The consideration payable by the Company at Completion is $500
million (subject to customary adjustment mechanisms) comprising
cash and the issue of options over new Shares. Earn Out
Consideration of up to $25 million may become payable in due
course, subject to the satisfaction of certain financial targets
relating to revenue and Adjusted EBITDA in the 12-month period
ending 31 December 2021.
In connection with Completion, it is anticipated that the
following options over new Shares will be issued:
Estimated(1)
Estimated number of Rollover Options
to be issued 1,264,038
Estimated number of Management RSUs
to be issued 977,518
Estimated number of options to be
issued in connection with the One-Off
Equity Awards 235,073
Estimated number of Shares to be
issued in connection with the LiveAuctioneers
Group Staff Gift 4,905
Estimated aggregate number of options
over new Shares 2,481,534
(1) Assuming that the Earn Out Consideration becomes payable in
full and there are no adjustments to the Consideration.

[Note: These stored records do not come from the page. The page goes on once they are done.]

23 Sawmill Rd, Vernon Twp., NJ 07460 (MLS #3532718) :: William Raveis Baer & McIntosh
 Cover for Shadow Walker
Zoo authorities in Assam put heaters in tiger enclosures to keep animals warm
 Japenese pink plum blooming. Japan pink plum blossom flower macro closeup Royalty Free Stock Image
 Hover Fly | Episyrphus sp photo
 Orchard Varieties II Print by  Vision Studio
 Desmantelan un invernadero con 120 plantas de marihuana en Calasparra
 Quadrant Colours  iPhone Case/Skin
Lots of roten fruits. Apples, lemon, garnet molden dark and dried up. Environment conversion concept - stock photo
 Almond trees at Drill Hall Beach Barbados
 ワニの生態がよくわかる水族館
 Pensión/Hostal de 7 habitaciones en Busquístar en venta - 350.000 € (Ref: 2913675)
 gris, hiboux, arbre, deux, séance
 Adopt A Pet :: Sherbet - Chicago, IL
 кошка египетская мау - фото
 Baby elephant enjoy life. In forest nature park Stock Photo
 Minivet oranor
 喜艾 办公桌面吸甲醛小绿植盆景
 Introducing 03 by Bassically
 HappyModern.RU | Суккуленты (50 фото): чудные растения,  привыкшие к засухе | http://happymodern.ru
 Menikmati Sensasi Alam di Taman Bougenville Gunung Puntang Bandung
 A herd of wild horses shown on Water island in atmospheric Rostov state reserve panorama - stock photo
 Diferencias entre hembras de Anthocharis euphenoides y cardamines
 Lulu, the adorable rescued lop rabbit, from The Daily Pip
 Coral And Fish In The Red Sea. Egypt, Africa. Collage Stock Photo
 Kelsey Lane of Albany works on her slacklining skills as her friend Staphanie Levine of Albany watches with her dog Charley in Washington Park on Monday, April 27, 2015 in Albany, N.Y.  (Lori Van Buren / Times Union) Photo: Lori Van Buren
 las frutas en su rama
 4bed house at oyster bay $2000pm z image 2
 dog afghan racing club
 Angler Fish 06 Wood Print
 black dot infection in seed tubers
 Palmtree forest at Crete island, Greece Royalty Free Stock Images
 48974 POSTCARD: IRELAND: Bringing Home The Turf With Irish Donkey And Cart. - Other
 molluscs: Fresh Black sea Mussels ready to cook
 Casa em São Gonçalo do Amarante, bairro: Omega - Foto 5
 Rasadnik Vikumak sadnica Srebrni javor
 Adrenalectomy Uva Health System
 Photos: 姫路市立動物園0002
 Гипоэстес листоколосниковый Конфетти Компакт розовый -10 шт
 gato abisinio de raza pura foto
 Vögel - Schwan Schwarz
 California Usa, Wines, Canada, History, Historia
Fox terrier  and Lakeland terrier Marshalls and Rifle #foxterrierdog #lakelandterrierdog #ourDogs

Applications for Admission in respect of the Shares set out
above are expected to be made in due course, in accordance with the
terms of exercise of the options to which such Shares relate.
Enquiries
ATG
For investor enquiries investorrelations@auctiontechnologygroup.com
For media enquiries press@auctiontechnologygroup.com
Tulchan Communications +44 207 353 4200
(Public relations advisor to ATG) ATG@tulchangroup.com
Tom Murray, Sunni Chauhan, Matt Low
Numis Securities Limited
(Sponsor and Joint Financial Adviser) +44 207 260 1205
Nick Westlake, Matt Lewis, William
Baunton
J.P. Morgan Securities plc
(Joint Financial Adviser) +44 207 742 4000
Bill Hutchings, Barry Meyers, James
Summer
Important Notice
This announcement is for information purposes only and does not
constitute a prospectus or prospectus equivalent document. Nothing
in this announcement shall constitute an offer or invitation to
underwrite, buy, subscribe, sell or issue of the solicitation of an
offer to buy, sell, acquire, dispose or subscribe for shares of any
other securities. Nothing in this announcement should be
interpreted as a term or condition of the Acquisition.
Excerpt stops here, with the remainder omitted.